538 Senate Forecasts over time

We’re looking at the state-level election forecasts from FiveThirtyEight, The Economist, and Decision Desk HQ (DDHQ) for the 2022 U.S. Senate races.  The data was captured at 10:30 am on the morning of Election Day.

Since ballots are still being counted, the Georgia runoff is on December 6th, and there will be inevitable litigation, we’re making assumptions about Democrats holding on to win in Georgia, Nevada, and Arizona.  If a surprise does happen somewhere, this analysis can always be revisited.

Rather than attempt to classify Evan McMullin in Utah, we’re measuring model outputs for the Republican candidate’s chances.  Alaska (Ranked-choice voting) and Louisiana (Jungle Primary) had multiple Republican candidates running in the November 8th election, so the probabilities measured for these two states are the sum of the probabilities for all Republican candidates on the respective ballot.

The three models’ state-level outputs for all 35 senate races are being measured in two ways:

  1. Brier Score.  Truth is quantified as either 1 (Republican won the election) or 0 (Democrat won the election).  For each prediction, the error is defined as the difference between the election outcome and the model’s probability of the Republican candidate(s) winning.  The simple average of all the squared errors makes up a model’s Brier score.  Brier scores range from 0 to 1, and lower is better.
  2. Predicting the senate race winner.  Using a threshold of 0.5 to define whether the model was predicting the Republican candidate to win.

Here is how the models compare with Warnock winning the Georgia run-off:

ModelBrier scoreCorrect
The Economist0.032633/35
FiveThirtyEight0.036732/35
Decision Desk HQ0.037333/35

The Brier scores for all three models were extremely close together, with the highest and lowest only 0.0047 apart.

The three models predicted the same winner (using a 0.5 threshold) in 33 races.  Of those, 32 correctly predicted the winner while all three models wrongly predicted Laxalt beating Cortez Masto in Nevada.
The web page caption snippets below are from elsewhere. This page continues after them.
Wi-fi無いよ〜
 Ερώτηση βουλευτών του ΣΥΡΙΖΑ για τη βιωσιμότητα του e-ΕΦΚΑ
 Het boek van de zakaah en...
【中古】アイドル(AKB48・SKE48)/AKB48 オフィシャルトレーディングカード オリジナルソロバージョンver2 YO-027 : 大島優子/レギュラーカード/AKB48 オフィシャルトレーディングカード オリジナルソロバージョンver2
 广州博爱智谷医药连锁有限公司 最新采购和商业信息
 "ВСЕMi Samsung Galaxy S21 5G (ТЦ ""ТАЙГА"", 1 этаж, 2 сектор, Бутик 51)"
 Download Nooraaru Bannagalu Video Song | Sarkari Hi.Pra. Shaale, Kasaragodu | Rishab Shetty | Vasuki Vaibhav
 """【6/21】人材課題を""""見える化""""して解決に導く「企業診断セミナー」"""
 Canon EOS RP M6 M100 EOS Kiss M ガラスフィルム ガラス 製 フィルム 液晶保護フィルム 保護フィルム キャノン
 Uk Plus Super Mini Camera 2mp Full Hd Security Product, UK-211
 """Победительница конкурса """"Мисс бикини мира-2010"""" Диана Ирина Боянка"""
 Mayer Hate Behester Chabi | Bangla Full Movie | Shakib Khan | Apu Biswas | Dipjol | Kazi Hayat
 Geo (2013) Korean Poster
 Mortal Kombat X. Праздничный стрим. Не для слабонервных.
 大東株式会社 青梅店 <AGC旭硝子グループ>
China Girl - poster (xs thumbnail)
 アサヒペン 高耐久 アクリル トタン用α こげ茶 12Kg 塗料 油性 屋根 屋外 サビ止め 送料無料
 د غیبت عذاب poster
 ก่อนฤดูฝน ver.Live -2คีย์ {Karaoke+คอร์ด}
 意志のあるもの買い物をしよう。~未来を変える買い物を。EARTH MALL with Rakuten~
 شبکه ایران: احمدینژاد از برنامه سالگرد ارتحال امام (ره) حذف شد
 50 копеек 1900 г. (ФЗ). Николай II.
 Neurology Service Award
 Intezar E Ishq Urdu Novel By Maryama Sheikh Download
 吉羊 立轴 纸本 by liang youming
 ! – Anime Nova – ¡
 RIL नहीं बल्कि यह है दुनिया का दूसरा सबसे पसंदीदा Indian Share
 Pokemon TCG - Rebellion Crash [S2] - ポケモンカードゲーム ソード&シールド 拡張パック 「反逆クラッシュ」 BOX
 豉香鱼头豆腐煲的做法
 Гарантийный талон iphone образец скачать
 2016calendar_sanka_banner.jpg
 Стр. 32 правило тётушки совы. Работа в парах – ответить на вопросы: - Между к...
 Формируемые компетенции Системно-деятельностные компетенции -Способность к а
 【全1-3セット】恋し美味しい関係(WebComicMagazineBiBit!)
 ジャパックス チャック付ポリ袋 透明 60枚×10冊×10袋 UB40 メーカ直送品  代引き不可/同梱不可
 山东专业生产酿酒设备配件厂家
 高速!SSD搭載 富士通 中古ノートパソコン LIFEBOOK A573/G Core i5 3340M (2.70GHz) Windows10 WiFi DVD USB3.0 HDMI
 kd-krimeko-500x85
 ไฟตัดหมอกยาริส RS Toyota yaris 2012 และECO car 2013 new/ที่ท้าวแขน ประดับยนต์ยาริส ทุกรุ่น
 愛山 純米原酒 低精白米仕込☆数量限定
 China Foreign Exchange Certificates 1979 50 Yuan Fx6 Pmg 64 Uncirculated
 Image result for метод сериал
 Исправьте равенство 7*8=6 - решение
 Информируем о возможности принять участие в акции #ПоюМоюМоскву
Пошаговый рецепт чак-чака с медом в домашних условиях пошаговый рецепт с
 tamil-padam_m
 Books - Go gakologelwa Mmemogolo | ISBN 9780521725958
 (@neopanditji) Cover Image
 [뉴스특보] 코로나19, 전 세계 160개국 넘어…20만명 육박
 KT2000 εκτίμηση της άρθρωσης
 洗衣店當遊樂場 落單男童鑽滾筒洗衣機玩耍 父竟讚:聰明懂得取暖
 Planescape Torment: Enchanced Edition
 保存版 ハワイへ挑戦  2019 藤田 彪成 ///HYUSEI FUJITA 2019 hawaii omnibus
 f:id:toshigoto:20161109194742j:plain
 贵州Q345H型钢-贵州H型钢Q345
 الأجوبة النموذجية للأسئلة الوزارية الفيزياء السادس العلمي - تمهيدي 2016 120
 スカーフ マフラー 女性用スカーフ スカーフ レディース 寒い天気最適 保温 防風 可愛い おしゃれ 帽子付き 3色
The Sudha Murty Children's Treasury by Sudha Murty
The two states where the models differed were Georgia and Pennsylvania:

  • In Georgia, DDHQ’s model forecasted Warnock while The Economist and FiveThirtyEight projected Walker.
  • In Pennsylvania, The Economist predicted Fetterman while DDHQ and FiveThirtyEight predicted Oz.

At the end of the day, The Economist had the lowest (again, meaning best) Brier score while The Economist and DDHQ tied for the most winners correctly predicted (33 out of 35 races).

The Economist’s Brier score benefited from the certainty of its predictions, with 13 of its state forecasts being either 0 or 1.  In contrast, DDHQ had absolute certainty in only one race (Republicans winning in North Dakota) while FiveThirtyEight had none.

Given the shock of Election Day, maybe nothing in politics should be taken for granted.  Here are how the models compare with Walker winning the Georgia run-off:

ModelBrier scoreCorrect
The Economist0.030734/35
FiveThirtyEight0.029133/35
Decision Desk HQ0.038532/35

If Walker wins, The Economist will end up having correctly predicted the most Senate races while FiveThirtyEight receives the lowest Brier score.